I grew up in a sweet, serene, safe community: a bastion of purity in small-town Michigan. We had no world-class issues. The police blotter in the local paper was comedically innocent: “raccoon topples garbage can,” “local man double-parks van.” But not too far away, trouble loomed large. Detroit, with its towering tombs was a shame to our state, replete with evidence of poverty, racial conflict, failure. We could not be proud of it so we pretended it did not exist. We could not fix it and so we ignored it.

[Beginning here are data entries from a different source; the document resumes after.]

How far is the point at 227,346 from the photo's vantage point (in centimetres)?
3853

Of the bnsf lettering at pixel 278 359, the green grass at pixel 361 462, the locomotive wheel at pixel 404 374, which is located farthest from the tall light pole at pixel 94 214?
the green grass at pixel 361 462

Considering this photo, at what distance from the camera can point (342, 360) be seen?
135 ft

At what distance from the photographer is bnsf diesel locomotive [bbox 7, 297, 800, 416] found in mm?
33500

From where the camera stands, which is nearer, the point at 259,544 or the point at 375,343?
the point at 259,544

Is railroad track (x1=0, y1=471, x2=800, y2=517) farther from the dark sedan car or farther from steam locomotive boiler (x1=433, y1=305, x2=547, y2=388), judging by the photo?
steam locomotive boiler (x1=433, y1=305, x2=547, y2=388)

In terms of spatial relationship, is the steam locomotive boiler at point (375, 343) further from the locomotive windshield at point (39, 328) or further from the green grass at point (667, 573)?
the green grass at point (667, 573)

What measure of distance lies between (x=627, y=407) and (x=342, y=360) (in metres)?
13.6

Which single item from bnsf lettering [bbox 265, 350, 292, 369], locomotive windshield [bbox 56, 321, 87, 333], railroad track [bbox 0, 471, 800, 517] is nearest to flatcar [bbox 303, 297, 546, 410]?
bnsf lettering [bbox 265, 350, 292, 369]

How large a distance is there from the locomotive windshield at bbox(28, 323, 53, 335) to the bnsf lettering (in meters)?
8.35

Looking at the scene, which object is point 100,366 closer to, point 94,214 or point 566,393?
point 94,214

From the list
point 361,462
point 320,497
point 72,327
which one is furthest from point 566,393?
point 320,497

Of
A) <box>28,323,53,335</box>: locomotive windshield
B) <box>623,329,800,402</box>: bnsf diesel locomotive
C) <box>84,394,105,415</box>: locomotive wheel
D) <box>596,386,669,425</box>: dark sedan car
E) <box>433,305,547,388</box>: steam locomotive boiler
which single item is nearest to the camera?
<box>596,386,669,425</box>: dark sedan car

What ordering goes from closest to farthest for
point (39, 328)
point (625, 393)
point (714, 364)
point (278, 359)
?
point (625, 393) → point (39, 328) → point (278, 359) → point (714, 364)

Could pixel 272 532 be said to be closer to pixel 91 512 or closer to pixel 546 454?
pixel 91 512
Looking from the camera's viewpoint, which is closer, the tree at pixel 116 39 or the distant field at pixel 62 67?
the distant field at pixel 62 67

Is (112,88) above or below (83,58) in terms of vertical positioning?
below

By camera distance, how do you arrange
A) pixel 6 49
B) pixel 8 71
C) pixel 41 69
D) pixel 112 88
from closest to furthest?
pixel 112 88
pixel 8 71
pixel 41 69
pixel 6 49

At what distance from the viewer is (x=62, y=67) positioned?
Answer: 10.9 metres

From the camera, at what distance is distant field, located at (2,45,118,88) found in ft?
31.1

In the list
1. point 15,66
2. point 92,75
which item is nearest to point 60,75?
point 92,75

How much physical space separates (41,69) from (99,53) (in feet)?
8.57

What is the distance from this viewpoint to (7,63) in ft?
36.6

But it turns out, problems do not solve themselves. Untended, a cancer grows, and a city cannot be surgically removed. Most with the option to do so have retreated and put up a nice tall fence.They take comfort in a combined dosage of nostalgia and finger-pointing- “there’s nothing we could do.” Yet there is a growing coalition of loyalists and adventurers with the temerity to return to that place we have long since disowned. Our denial can only continue for so long.
Not unlike my home state, I have a parts of myself I would rather not face. A rough, unpolished side that, for years, I tried to hide, wish away, bury. The greater heights I reached in my career, in my personal life, the harder it became to face the grit below. But that is part of me too goddammit, and it remains.
With these thoughts in mind, I have taken my imperfect self to this imperfect place, the city of Detroit. I will face and embrace those unpolished edges which I tried so valiantly, so vainly to avoid. New York is a skyscraper, unwilling to face it’s flaws because they seem so far away from such haughty heights. New York is denial. Detroit is a smokestack, honest and brash in the face of faults so evident no one can pretend they don’t exist. Detroit is acceptance.
Detroit and I, we are flawed but full of potential. I cannot take back those years of neglect, but I can try now to make amends. I will shed light on those dark corners, long ago left behind, discovering the truth they’ve waited so long to share.